→ Short exercise 1: Using the XSLT thread below, mark each statement yes or no and quote the exact words of the thread that decide it: (a) The stylesheet is applied to UserSites.xml. (b) The question asks for a way to do this in XSLT 1.0. (c) The answerer adjusted the example XML because it was not well-formed.

→ Source extract:
start

XSLT - Two seperate data sources merged into one XSLT

I've have two XML data sources which are completly seperate. UserDetails.xml and UserSites.xml.
The UserDetails.xml contains:
<a:UserDetails>
<a:user>
<a:username>Clow</a:username>
<a:userid>9834</a:userid>
</a:user>
<a:user>
<a:username>Adam</a:username>
<a:userid>9867</a:userid>
</a:user>
</a:UserDetails>
UserSites.xml contains:
<a:UserSites>
<a:site>
<a:createdby>9834</a:userid>
<a:type>blog</a:type>
</a:site>
<a:site>
<a:createdby>9867</a:username>
<a:type>web</a:type>
</a:site>
What I would like to do is use data in both of these data sources to indicate which users have sites created and what type of site they have.
How can this be made possible in XSLT 1.0?
Use the document function to access nodes in an external document
For example, the following stylesheet applied to UserDetails.xml:
<xsl:stylesheet version="1.0"
xmlns:xsl="http://www.w3.org/1999/XSL/Transform" xmlns:a="a">
<xsl:template match="/">
<test>
<xsl:value-of
select="document('UserSites.xml')/a:UserSites/a:site/a:createdby"/>
</test>
</xsl:template>
</xsl:stylesheet>
Outputs the following result from UserSites.xml:
9834
Note: Your example XML is not well-formed, so I had to make minor adjustments before processing.

end

→ Short exercise 2: In the entries, rewrite the lines between the one holding "When comparing" and the one holding "At what distance", inclusive, with "uppermost" replaced by "highest up" and everything else unchanged. Return only those lines.

→ Input rows:
start

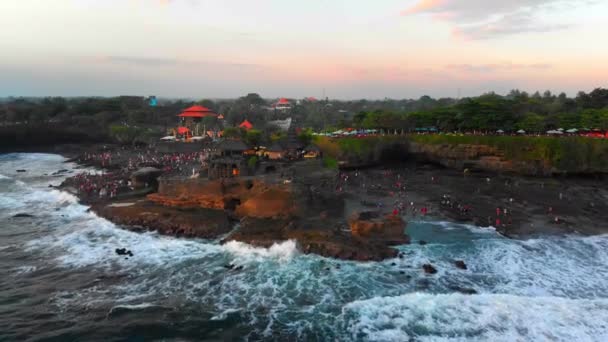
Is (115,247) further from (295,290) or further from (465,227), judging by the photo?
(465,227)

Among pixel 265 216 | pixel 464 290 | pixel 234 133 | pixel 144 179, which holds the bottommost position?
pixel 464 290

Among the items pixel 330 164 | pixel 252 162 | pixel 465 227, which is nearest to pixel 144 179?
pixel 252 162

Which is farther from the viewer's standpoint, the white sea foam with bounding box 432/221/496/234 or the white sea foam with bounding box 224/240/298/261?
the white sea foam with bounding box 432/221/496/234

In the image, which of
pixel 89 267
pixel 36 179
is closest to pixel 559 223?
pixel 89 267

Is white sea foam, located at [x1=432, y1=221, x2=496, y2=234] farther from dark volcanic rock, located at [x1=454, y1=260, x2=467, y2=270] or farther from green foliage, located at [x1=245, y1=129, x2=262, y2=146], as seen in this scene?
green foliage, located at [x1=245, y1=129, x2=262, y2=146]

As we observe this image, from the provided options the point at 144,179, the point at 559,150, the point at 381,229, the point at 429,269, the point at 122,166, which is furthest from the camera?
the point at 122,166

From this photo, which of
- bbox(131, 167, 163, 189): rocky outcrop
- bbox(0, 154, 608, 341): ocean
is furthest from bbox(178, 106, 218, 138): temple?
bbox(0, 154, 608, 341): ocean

end
start

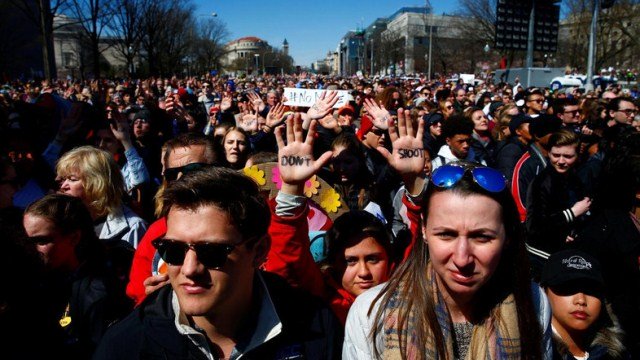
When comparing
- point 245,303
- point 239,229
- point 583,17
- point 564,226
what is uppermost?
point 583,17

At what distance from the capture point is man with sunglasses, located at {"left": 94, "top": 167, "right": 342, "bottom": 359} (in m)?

end

→ Written response 1:
(a) No: "the following stylesheet applied to UserDetails.xml"
(b) Yes: "How can this be made possible in XSLT 1.0?"
(c) Yes: "Your example XML is not well-formed, so I had to make minor adjustments before processing"

→ Written response 2:
When comparing
- point 245,303
- point 239,229
- point 583,17
- point 564,226
what is highest up?
point 583,17

At what distance from the capture point is man with sunglasses, located at {"left": 94, "top": 167, "right": 342, "bottom": 359} (in m)?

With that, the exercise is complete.